In the first story, Laura Dern stars as Laura Wells, a Livingston lawyer with a client named Fuller (Jared Harris) attempting to sue his former employer for worker’s compensation. He doesn’t have a case, though not because he wasn’t wronged but because he wasn’t able to outfox the loopholes his bosses exploited. The only overt comparison in the film between men and women in general comes when Laura points out that Fuller refused for months to believe he was pursuing a lost cause until a male lawyer repeated it to him. Finally aware of his lack of options and therefore out of hope, Fuller takes a security guard hostage and the police send Laura in to talk him down. In that it includes a gun and a bunch of cops, one could argue that this is the most action-packed of the three tales. But Reichardt (who also serves as editor) and cinematographer Christopher Blauvelt let everything unfold with a steady and unembellished pragmatism. The resulting quietude and honesty doesn’t detract from the emotionality of the film; on the contrary, it lends a realism that hits home all the harder.

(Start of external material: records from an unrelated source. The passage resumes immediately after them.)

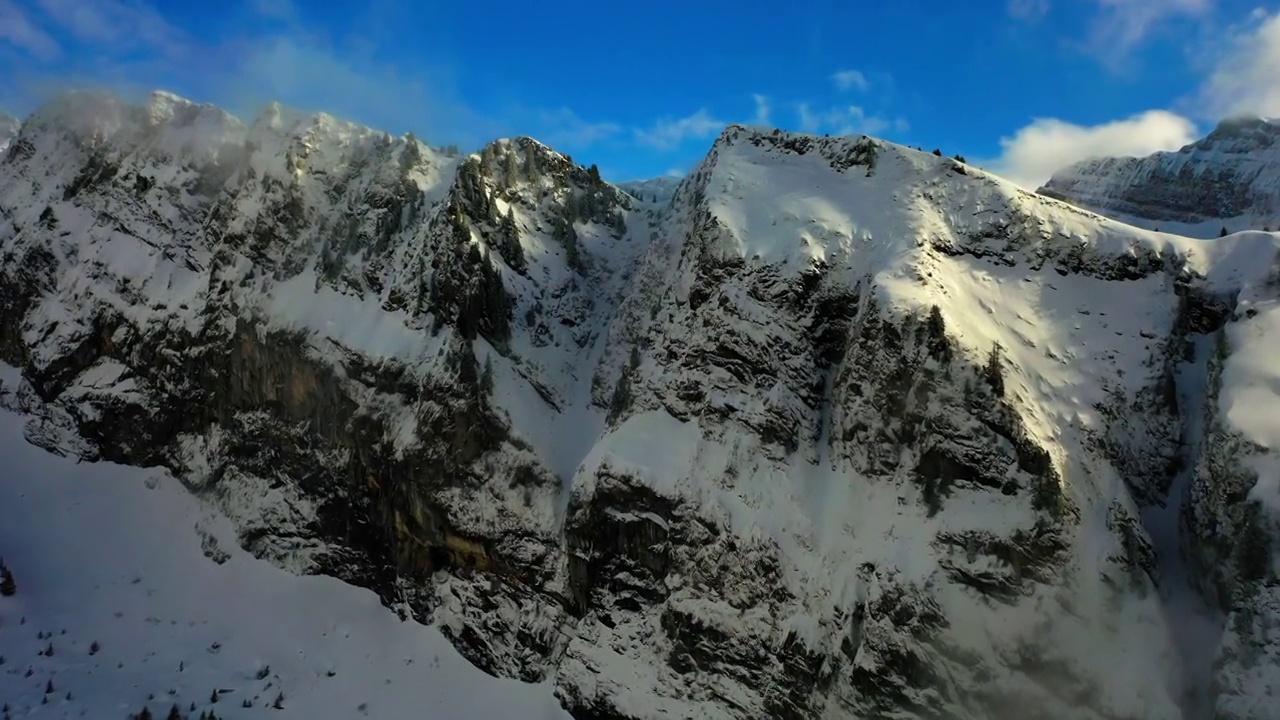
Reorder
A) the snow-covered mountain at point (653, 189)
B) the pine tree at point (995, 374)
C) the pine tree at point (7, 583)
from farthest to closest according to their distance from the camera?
the snow-covered mountain at point (653, 189) < the pine tree at point (7, 583) < the pine tree at point (995, 374)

Having established a measured style, Reichardt moves into the second and probably most low-key chapter. This story concerns nothing more than a couple (Michelle Williams and James Le Gros) and their daughter (Sara Rodier) camping on the site of the country home they intend to build and then visiting an elderly neighbor (Rene Auberjonois) to see if he’ll sell them the pile of sandstone on his property for the construction. It’s a portrait of a functionally unhappy family who have settled into a passive aggressive routine in which Williams’ matriarch always becomes the scapegoat. Even though Le Gros’ Ryan asks his daughter to go easy on her mom and appreciate all she does for them, he turns around in the next scene and tells the neighbor they’re asking for his sandstone because “Gina wants the house to be authentic.” Thoughtless as that may be of Ryan to say, Reichardt (adapting short stories by Maile Meloy) subtly shows us that it’s true and walks us right up to the brink of judging Gina for taking advantage of an old man. But Certain Woman is not a disingenuous film and stops short of telling us how to feel.

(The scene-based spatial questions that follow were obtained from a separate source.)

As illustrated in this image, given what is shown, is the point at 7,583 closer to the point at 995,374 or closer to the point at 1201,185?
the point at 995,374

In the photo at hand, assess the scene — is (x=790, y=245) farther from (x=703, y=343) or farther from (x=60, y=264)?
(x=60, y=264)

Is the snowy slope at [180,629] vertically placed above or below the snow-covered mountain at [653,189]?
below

The third episode is a slight departure, both because it actually involves two women and also for a reason I’ll get into a bit later. Lily Gladstone (who was in the underseen Winter in the Blood and is absolutely brilliant here) plays Jamie, the lone winter caretaker of a small ranch who, looking for anything to do with her free time, wanders into an evening class taught by a lawyer (Kristen Stewart) from another town. The two develop a routine of hitting the local diner after every Tuesday and Thursday class. The relationship that grows is an unbalanced but touching one and, without disturbing the stillness of the film’s aesthetic and tone, manages to become the mostly grandly moving of the bunch.

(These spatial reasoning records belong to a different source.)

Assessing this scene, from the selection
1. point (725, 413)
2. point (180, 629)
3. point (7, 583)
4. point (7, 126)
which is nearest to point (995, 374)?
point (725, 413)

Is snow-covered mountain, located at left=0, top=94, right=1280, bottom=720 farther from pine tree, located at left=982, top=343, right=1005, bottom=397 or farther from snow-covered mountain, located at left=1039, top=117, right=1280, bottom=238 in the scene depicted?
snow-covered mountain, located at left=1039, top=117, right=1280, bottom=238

Even with the heights that final story hits, Reichardt finds time to include essential shots of Jamie’s daily ranch life. Brushing horses and laying out hay might not be exciting on the page (for that matter, neither is Gina loading sandstone into a truck or Laura watching television with her dog) but these moments and the seriousness with which Reichardt treats them become entrancing, an indelible piece of the fabric.
That other reason I mentioned for the third story’s departure lies in the actions Jamie takes at the end, which I won’t spoil here. But Laura and Gina find themselves, in some way, turned into supporting players in the stories of others (Fuller, Gina’s family). Jamie starts out at risk of being the same to Stewart’s Elizabeth but refuses. Finally, though, each of the protagonists gets an epilogue that may not give them victories but that do give them justice. That’s nothing more than these Certain Women deserve.